I found that in my previous updates I used about 50 or so more runs than did Kevin in his measurement. This should account for much of the uncertainty difference we see. I have, now, removed those runs from my list for a more direct comparison. The results, here, still include the geometric trigger which will grow my statistical uncertainties relative to Kevin's. Additionally, I now examine the effect of binning in pseudorapidity. I use the same bins as for the Sivers measurement: |η| < 0.5 and 0.5 < |η| < 1. Now, the asymmetries are calculated fill-by-fill and the weighted averages are performed over fill, trigger, beam, and eta. This will add an additional increase to the over-all uncertainty, since I will lose a few events from splicing the data and requiring all 12 azimuthal bins be filled for each detector half and each spin state.

p_T > 9.9 GeV/c

The higher p_T jets are more sensitive to quark effects. Thus, one expects the largest Collins signal to come from the high-p_T jets. I have chose 9.9 to correlate with my definition of jet-p_T bin edges. This is also a slight departure from Kevin's analysis where he places the cut-off at the more nicely round number of 10 GeV/c.

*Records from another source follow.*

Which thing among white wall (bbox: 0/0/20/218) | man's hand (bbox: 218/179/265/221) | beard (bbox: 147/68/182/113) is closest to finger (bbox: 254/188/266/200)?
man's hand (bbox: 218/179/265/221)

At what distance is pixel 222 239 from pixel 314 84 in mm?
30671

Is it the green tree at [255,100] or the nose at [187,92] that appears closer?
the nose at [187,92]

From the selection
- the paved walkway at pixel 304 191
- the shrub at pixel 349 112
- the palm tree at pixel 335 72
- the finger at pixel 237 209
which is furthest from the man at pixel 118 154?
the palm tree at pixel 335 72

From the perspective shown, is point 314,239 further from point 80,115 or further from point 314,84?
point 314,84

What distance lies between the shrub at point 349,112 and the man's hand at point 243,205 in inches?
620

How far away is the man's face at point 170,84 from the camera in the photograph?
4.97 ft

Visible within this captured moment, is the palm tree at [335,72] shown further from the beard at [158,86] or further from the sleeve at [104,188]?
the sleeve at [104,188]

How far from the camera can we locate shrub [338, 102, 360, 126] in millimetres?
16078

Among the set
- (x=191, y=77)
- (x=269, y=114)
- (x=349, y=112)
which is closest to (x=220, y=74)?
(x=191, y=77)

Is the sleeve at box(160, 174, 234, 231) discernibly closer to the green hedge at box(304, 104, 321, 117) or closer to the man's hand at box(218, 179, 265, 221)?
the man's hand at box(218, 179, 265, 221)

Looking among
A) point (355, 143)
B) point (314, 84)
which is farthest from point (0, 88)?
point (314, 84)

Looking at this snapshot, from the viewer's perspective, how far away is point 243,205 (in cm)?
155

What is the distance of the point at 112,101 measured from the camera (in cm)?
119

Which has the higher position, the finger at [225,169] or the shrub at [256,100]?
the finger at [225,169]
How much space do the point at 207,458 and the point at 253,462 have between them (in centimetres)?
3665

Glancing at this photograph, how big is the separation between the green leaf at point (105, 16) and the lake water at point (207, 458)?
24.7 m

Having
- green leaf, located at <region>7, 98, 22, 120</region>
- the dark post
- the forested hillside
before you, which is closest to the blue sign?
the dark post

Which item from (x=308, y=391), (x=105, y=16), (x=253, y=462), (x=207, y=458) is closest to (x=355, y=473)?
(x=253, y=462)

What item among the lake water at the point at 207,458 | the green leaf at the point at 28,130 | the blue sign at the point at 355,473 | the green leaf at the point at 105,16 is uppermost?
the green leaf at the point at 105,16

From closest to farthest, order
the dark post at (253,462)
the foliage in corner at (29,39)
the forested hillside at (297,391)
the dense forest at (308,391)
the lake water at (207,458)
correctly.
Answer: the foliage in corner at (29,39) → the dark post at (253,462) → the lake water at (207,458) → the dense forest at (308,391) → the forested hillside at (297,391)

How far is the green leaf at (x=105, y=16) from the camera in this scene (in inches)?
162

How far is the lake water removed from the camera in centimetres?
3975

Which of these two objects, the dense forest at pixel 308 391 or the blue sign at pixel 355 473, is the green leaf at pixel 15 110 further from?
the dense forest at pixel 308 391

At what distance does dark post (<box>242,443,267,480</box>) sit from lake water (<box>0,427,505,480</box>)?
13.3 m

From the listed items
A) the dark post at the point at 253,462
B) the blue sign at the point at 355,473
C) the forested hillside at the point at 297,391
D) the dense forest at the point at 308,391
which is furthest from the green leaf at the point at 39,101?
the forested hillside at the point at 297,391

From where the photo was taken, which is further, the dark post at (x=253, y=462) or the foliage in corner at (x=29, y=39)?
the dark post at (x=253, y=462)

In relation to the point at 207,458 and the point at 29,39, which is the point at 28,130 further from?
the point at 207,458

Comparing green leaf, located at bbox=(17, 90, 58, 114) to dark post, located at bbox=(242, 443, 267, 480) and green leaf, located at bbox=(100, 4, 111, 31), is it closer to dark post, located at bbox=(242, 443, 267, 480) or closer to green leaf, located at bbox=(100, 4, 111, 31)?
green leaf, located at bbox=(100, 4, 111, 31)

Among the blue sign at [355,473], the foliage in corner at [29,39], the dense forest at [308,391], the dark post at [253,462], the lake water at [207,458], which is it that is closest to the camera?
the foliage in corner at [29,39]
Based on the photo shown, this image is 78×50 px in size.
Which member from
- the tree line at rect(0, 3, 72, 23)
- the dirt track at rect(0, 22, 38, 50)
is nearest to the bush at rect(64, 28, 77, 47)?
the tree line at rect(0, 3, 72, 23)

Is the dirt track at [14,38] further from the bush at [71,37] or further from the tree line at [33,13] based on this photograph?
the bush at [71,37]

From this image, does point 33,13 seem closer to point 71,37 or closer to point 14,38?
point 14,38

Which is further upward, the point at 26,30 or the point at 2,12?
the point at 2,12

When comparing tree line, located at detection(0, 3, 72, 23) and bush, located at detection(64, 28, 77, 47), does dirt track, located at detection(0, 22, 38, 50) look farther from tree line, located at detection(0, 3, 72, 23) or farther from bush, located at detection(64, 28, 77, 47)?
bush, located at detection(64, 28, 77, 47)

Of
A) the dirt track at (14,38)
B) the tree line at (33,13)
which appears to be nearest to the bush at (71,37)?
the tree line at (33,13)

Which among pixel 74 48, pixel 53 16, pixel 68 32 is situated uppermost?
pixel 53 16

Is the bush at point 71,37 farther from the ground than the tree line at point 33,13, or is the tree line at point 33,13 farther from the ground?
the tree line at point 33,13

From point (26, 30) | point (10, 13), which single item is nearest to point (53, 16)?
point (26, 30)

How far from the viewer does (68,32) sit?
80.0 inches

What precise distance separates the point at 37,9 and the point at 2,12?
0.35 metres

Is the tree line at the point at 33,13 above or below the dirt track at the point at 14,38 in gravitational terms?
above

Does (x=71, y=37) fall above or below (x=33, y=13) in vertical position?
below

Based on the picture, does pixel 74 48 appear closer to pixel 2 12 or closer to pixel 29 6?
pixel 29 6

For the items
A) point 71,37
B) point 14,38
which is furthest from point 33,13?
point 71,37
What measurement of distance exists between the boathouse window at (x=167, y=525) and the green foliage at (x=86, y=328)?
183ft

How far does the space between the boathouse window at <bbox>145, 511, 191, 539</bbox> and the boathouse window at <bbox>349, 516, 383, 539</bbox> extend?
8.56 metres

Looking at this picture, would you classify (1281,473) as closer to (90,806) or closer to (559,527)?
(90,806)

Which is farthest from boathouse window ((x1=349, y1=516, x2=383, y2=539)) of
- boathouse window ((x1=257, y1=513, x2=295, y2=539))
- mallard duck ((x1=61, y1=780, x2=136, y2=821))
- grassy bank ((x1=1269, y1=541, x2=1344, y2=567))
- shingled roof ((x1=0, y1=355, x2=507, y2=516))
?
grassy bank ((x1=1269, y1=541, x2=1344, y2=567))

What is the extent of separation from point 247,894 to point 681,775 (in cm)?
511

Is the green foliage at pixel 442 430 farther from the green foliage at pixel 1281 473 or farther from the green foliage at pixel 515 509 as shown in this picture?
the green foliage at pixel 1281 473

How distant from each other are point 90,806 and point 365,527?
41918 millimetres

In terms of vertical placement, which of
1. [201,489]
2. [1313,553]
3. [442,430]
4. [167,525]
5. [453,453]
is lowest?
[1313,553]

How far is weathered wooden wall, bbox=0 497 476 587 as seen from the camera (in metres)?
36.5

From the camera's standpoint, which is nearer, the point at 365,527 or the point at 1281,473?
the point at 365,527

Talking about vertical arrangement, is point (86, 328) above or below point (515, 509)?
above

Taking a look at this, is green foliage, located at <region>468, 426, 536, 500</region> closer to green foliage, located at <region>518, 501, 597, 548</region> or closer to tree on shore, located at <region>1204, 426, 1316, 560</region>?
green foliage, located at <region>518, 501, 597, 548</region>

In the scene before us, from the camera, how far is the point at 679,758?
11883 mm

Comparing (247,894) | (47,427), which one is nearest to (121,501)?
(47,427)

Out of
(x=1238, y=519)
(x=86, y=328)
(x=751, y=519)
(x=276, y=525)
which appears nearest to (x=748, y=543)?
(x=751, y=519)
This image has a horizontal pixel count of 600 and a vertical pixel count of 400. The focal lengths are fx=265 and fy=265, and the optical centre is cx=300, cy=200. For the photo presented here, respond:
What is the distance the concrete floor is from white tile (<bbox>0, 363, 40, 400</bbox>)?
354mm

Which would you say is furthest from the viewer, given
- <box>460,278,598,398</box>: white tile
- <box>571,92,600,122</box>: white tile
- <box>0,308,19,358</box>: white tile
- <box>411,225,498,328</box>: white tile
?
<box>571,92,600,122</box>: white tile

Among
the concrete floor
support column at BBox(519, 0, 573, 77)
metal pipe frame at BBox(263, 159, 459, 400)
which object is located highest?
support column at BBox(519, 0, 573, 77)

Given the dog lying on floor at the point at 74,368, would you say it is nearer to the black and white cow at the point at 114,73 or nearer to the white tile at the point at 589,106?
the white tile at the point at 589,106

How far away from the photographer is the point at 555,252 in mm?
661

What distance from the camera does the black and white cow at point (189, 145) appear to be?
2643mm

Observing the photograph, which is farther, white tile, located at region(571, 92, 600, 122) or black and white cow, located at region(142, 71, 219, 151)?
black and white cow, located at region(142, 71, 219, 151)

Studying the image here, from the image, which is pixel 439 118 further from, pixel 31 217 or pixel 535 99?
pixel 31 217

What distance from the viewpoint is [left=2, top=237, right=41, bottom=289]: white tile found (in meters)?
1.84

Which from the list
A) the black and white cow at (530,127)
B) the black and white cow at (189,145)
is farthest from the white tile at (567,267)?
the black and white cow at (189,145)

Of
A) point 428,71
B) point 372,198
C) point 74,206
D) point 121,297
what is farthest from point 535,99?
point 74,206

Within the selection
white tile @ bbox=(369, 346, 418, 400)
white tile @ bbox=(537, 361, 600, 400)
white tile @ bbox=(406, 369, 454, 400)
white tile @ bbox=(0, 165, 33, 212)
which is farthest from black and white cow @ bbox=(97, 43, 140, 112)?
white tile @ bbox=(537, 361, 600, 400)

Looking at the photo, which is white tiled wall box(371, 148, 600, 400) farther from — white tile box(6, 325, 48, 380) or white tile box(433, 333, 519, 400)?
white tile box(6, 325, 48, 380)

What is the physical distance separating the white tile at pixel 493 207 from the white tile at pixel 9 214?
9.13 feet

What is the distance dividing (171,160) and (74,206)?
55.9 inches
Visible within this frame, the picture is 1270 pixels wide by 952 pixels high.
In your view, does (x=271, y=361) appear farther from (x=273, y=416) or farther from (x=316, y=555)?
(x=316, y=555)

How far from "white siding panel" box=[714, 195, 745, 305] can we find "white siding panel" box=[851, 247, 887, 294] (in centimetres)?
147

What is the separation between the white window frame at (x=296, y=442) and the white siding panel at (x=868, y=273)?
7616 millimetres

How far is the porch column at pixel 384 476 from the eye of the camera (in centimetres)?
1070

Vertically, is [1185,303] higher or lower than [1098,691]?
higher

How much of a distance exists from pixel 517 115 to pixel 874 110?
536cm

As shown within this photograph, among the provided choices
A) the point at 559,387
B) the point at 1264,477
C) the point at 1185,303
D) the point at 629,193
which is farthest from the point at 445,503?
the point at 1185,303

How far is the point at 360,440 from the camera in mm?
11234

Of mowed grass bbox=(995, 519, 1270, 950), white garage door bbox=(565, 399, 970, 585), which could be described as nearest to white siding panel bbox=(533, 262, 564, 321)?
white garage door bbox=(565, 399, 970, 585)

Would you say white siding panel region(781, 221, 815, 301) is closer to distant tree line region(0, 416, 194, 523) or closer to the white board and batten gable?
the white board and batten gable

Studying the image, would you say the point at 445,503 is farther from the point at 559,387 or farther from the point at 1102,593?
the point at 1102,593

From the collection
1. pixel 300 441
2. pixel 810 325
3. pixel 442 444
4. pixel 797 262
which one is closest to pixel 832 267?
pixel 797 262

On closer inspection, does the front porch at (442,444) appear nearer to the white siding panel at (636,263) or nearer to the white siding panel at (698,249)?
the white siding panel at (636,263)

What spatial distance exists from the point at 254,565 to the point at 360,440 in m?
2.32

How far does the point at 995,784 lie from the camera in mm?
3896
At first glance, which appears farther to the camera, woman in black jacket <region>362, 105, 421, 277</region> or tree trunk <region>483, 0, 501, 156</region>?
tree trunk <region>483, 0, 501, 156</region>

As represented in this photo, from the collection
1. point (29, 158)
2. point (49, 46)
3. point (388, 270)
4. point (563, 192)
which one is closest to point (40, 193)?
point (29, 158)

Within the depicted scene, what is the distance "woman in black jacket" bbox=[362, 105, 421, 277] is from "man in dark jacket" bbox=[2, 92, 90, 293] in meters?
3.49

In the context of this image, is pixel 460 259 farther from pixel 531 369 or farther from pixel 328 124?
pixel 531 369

Figure 1: Total Range of Pseudorapidity

Figure 2: |η| < 0.5

Figure 3: 0.5 < |η| < 1

Table 1: π⁺

Table 2: π^-

The numbers for the full η range are very similar to those I had before. The linear fits are quite reasonable. The magnitudes are consistent for π⁺ and π^- with opposite charge-sign. The slopes are of 7.8σ and 7.1σ significance, respectively. For the η bins, the asymmetries are also consistent in magnitude with opposite sign between the two charge-states. For central pseudorapidity I find an asymmetry of 6.8σ and 6.9σ, respectively. There is a hint of increase in the z-dependence as one moves forward in η, but the statistical significance is quite small (< 1σ for π⁺ and 2.43σ for π^-). Similarly, when one integrates over all bins one finds hints--but nothing more--of an increase in the asymmetry as one moves forward in η (1.25σ for π⁺ and 1.18σ for π^-).

p_T < 9.9 GeV/c

While low-p_T jets are more sensitive to gluonic subprocesses we benefit from a tremendous amount of statistics. Additionally, they may be quite useful in comparison to the Run-11 results. Kevin has already posted low-p_T Collins asymmetries; and I, now, post my independent analysis.

Figure 4: |η| < 1

Figure 5: |η| < 0.5

Figure 6: 0.5 < |η| < 1

Table 3: π⁺

Table 4: π^-

Thus, for the full η range the charge-sign-dependence is still quite significant (3.5σ), however, the size of the effects and significance of the z-dependence is quite reduced relative to high-p_T jets. The integrated asymmetry returns a charge-sign-dependence of 2.76σ. The quality of the constant fit is also much better than in the high-p_T case. There are hints of an η-dependence, but nothing significant.

Summary

Figure 7

pT > 9.9 GeV/c	pT < 9.9 GeV/c

Anselm asked for a plot of the slopes as a function of η. In Fig. 7 I show the slope dependence on η. There does appear to be a fairly linear dependence on η which seems to scale with p_T. I'm bothered a bit by the high-η behavior, but perhaps it is not statistically significant. A double-check by Kevin will be quite useful, here.